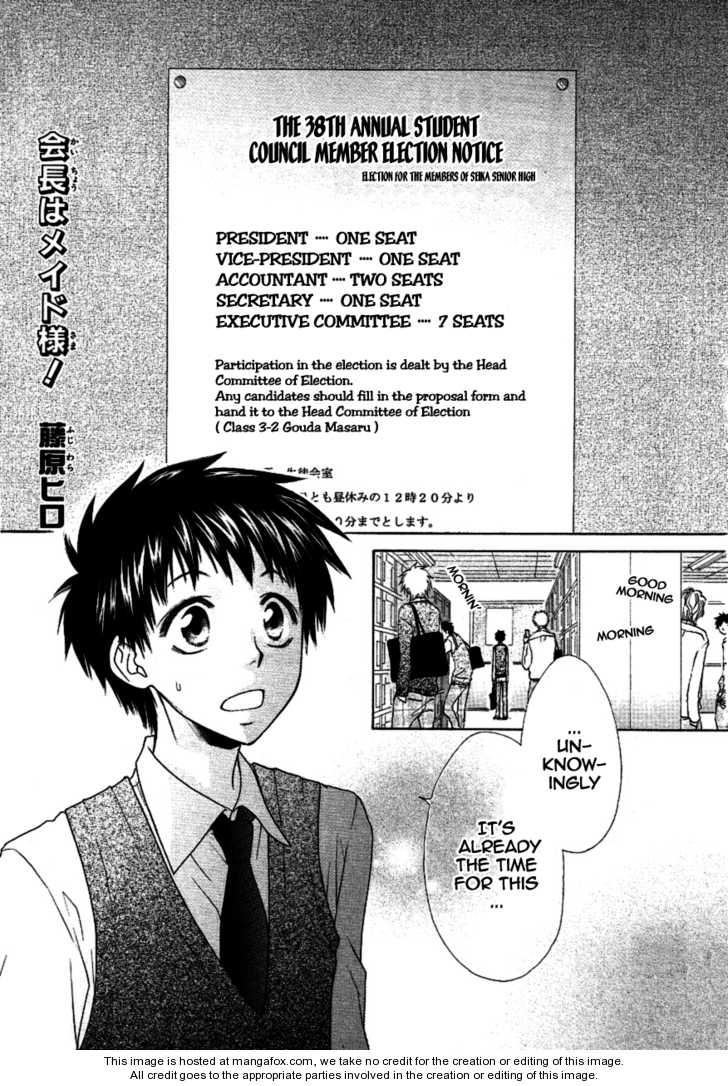 Kaichou Wa Maid-sama! 36 Page 2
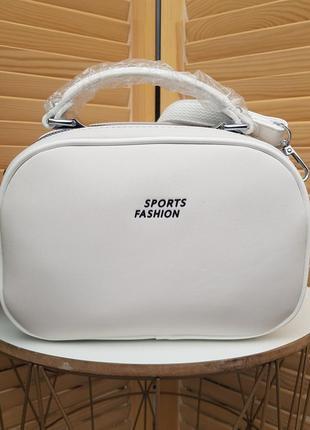 Стильная белая женская сумка кроссбоди отличного качества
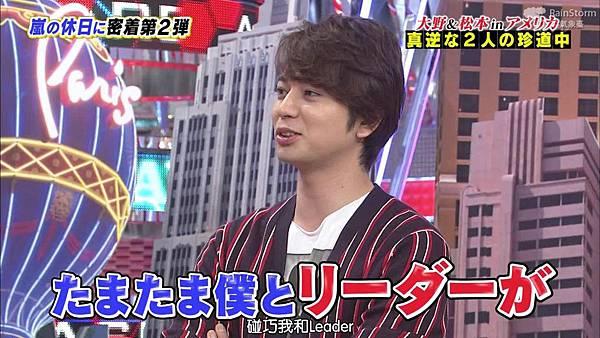 【RS】2015.02.28 嵐にしやがれ (休日SP第二彈--大野智&松本潤).mkv_000134772.jpg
==*==
Skipping the pictures, transcribe each line above exactly as it appears.

 Kaichou Wa Maid-sama! 36 Page 2
 Стильная белая женская сумка кроссбоди отличного качества
 【RS】2015.02.28 嵐にしやがれ (休日SP第二彈--大野智&松本潤).mkv_000134772.jpg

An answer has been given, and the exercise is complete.